An Elixir language HTML parsing and data extraction benchmark inspired by this Erlang Solutions blog post.
The post presents unoptimized use of Floki to parse and extract information about an ESL blog post and find additional blog links to crawl.
This benchmark compares the performance of original code from the article, the performance of an optimized version of the original Floki code, and the performance of a Meeseeks implementation of the optimized version.
All that is being compared is the time it takes to parse the HTML, extract the required data, and return it in a map.
The three versions being benchmarked can be found here.
The underlying HTML parser being used for Floki is the mochiweb_html
parser, which is a pure Erlang, non-HTML5 compliant parser.
The underlying HTML parser being used for Meeseeks is the meeseeks_html5ever
parser, which uses the HTML5 compliant Rust library html5ever
under the hood.
These two libraries have different performance characteristics, ones which don't universally favor either library in every situation, but if you are planning on parsing HTML when you don't know if it's malformed or not I strongly suggest that you use an HTML5 compliant parser that will handle malformed HTML in the same manner that your browser would (rather than parsing it in an unexpected fashion or not parsing it at all).

Dataset section:
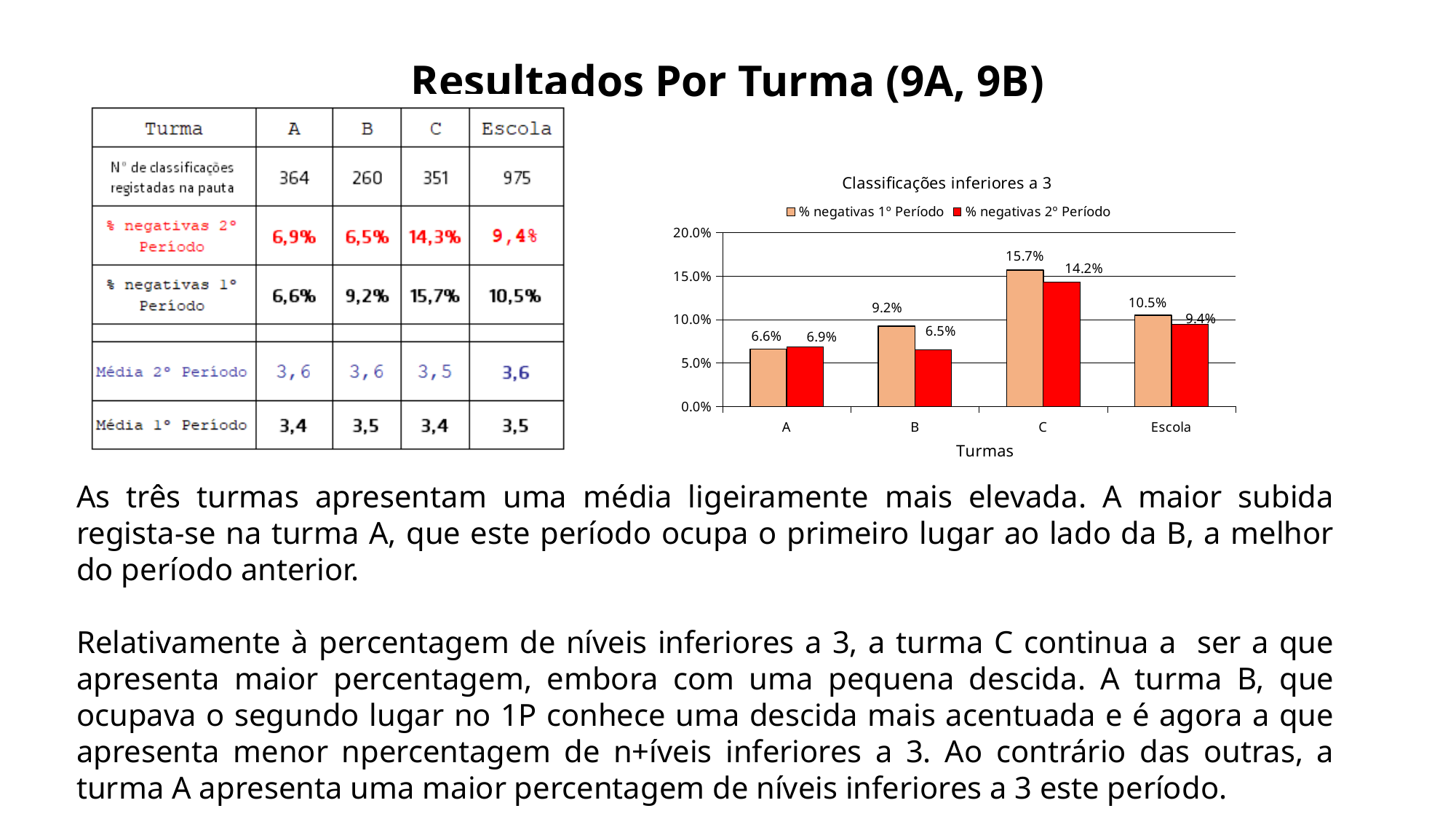
What is the title of the chart? Classificações inferiores a 3 How many categories are shown on the x axis of the chart? 4 What is the value for Escola in the "% negativas 2º Período" series? 9.4% Which category has the lowest value in the "% negativas 1º Período" series? A Is the "% negativas 1º Período" value for Escola greater or less than 10.0%? greater What is the difference between the "% negativas 1º Período" and "% negativas 2º Período" values for turma B? 2.7% For turma A, which is larger: the "% negativas 1º Período" value or the "% negativas 2º Período" value? % negativas 2º Período What kind of chart is shown on the slide? Bar chart How many series does the chart legend list? 2 What is the value for turma C in the "% negativas 1º Período" series? 15.7% What is the value for turma B in the "% negativas 2º Período" series? 6.5% Which category has the highest value in the "% negativas 2º Período" series? C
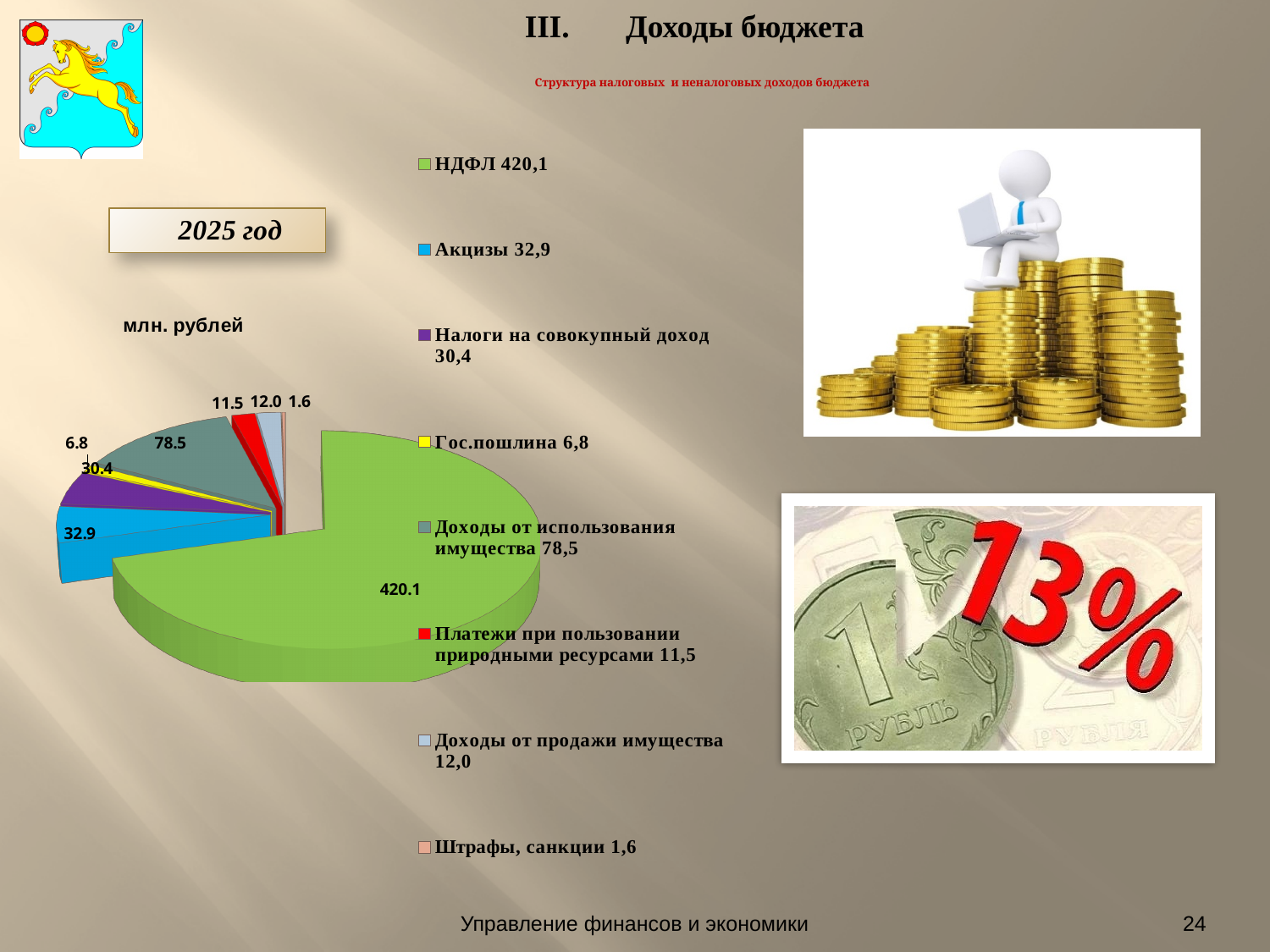
What unit is stated above the pie chart? млн. рублей What is the difference between Доходы от использования имущества and Акцизы? 45.6 Which is larger: Акцизы or Налоги на совокупный доход? Акцизы Which category has the smallest slice of the pie? Штрафы, санкции How many slices does the pie chart have? 8 What type of chart is shown on the slide? Pie chart Which category has the largest slice of the pie? НДФЛ What is the value for Акцизы in the pie chart? 32.9 How many entries does the legend list? 8 What is the value for Штрафы, санкции? 1.6 What is the value for НДФЛ in the pie chart? 420.1 What is the value for Доходы от использования имущества? 78.5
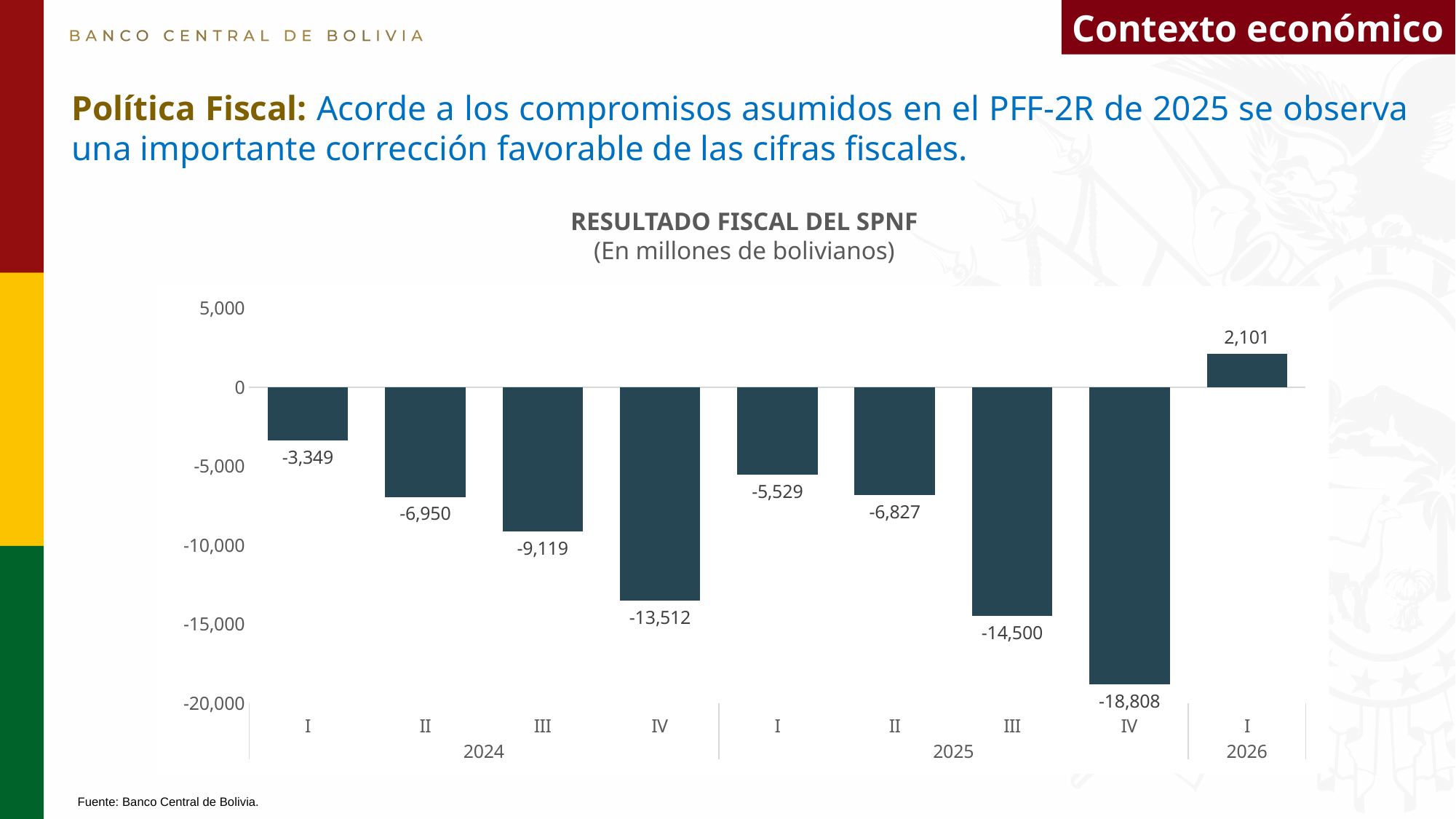
Which quarter has the lowest value? IV 2025 What is the value for quarter I of 2026? 2,101 Do the values fall or rise from quarter I to quarter IV of 2024? Fall Which quarter has the highest value? I 2026 Which is larger, the value for quarter I of 2024 or quarter I of 2025? I 2024 How many quarters are plotted in the chart? 9 What kind of chart is shown on the slide? Bar chart What is the title of the chart? RESULTADO FISCAL DEL SPNF What is the value for quarter II of 2025? -6,827 What is the value for quarter IV of 2024? -13,512 In what units are the chart values expressed? Millones de bolivianos What is the difference between the values for quarter IV of 2025 and quarter IV of 2024? 5,296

Problem description: Continue the passage on benchmarking Elixir HTML parsing with Floki and Meeseeks, picking up right after its final sentence.

Answer space:
Floki has access to an html5ever
-based parser as well, but it isn't used in this benchmark because
- The blog post doesn't use it.
- I couldn't get
html5ever_elixir
to compile on Erlang/OTP 22 when I was writing this.
The optimized version makes two main optimizations to the unoptimized version
-
The unoptimized version uses the HTML string in
Floki.find
, which means that the whole document is parsed each of the four timesFloki.find
is used.The optimized version first parses the HTML string with
Floki.parse
then uses the result of that inFloki.find
, so that the document is only parsed one time. -
The unoptimized version selects over the whole document in every call of
Floki.find
even though three of the selectors begins witharticle.blog_post
.The optimized version selects
article.blog_post
, then sub-selects from the result so that a much smaller space is searched.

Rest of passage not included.